Looks cool, not trying to hate, I just have a pet peeve around native elements having basic function/accessibility features removed during heavy styling.

fxn-m · 5 days ago
Thanks for the feedback and sorry about the poor UI experience there! That should be fixed now and we'll keep an eye out for more cases like that.

Definitely a balance to be struck with going heavy on styles, whilst not breaking native element features and violating users' expectations!

adi4213 · 5 days ago
This demo started out as really cool - but the very first generated was terrible (in that it actually would have been very negative for our brand) Happy to discuss what exactly was problematic with you guys - so please take my comment constructively.
sarreph · 5 days ago
We’re heading to sleep as we’re on London time! Thanks to everyone who commented & for providing feedback. It’s been immensely useful to hear everyone’s perspectives.

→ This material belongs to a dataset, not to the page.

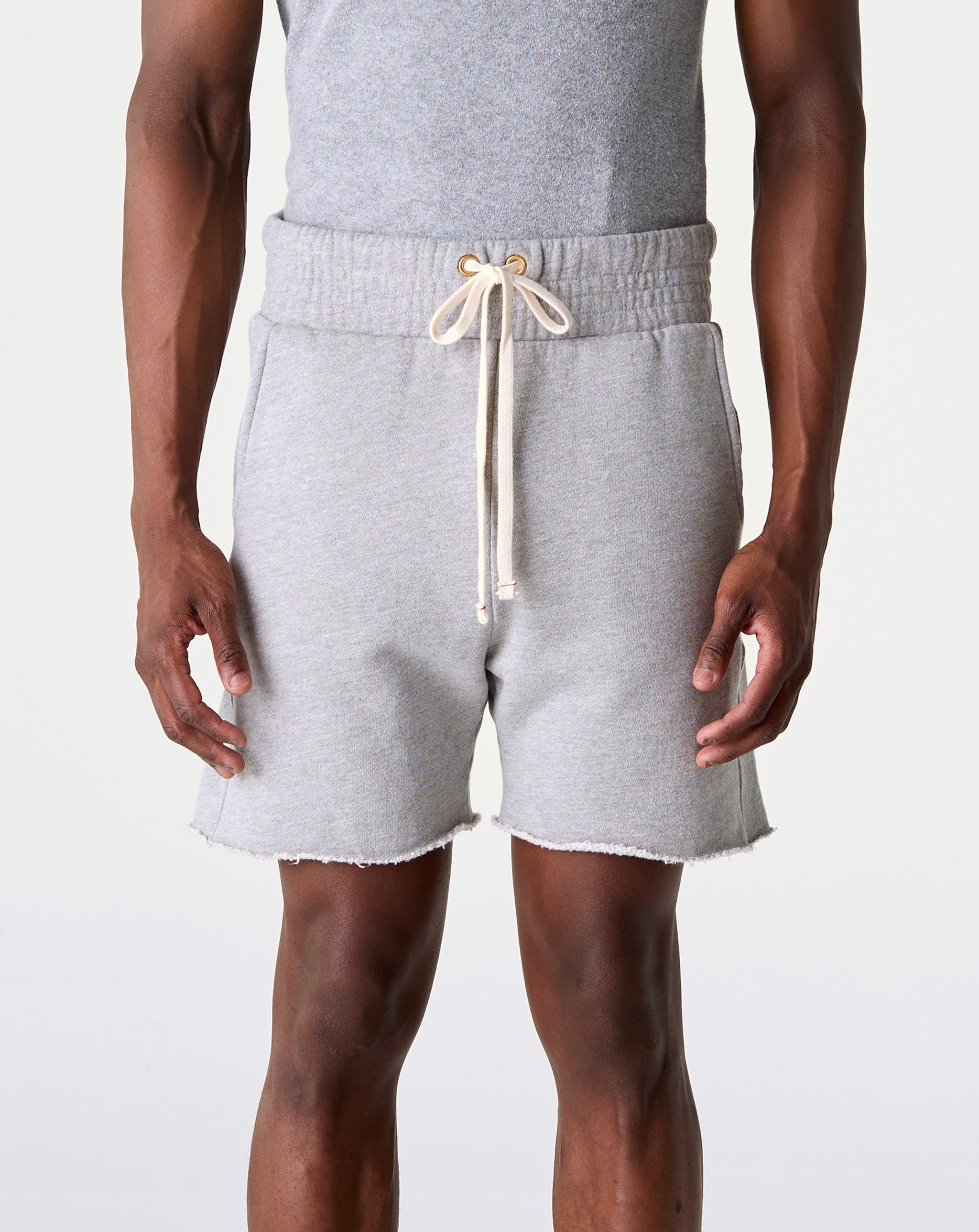 Yacht Short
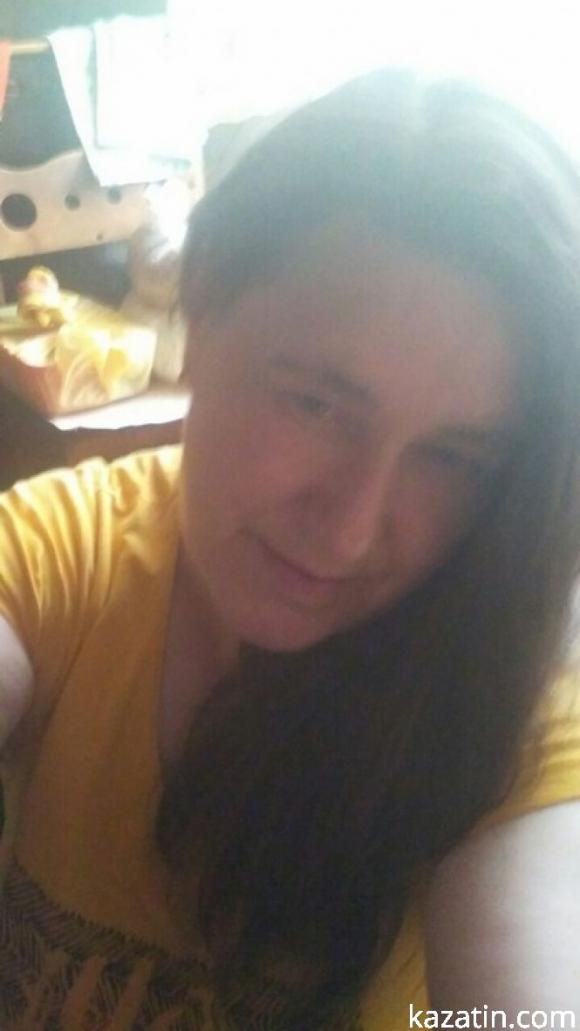 Новини Козятина - фото з Позитивне ставлення до життя Позитивне ставлення до життя, фото №5 на сайті 20minut.ua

Please reach out to us if you would like to at product@kenobi.ai

motoxpro · 5 days ago
If you go to their website and click the "Personalize" toast at the top and enter a random domain (e.g., google.com, hydroflask.com, etc.) it will change all the copy on the site for you.
sarreph · 5 days ago
Thank you yes, we perhaps should have made that a little clearer in the post body :')
8organicbits · 5 days ago
How do you ensure that the LLM is creating accurate content? It would be a terrible experience if the LLM rewrote a website with bogus claims that confuse customers.
sarreph · 5 days ago
We get asked this a fair amount and the way we’re strategising on it is to build more opportunities for the site owners to define context as part of the broad site research that goes into creating the interpolations.
8organicbits · 5 days ago
If I was to do this, I'd decide on what audiences my site was targeting and ensure the landing page had pre-approved content for each of them. Then I'd only use the LLM to rearrange the pre-approved marketing content, such that it puts the content that it thinks best targets the visitor above the fold. This way, the worst the LLM can do is to order the content incorrectly, and the visitor would need to scroll to see the content that targets them.

Even better, the LLM can make up rules for matching traffic to targeted profiles (corp IPs shows enterprise content, gov IPs shows gov offering, EU IPs shows European hosting options, etc). This way you don't use an LLM while rendering the page, reducing cost and speeding up page load times.

stencil1575 · 5 days ago
That's a lot of words to say you have no idea how to do it.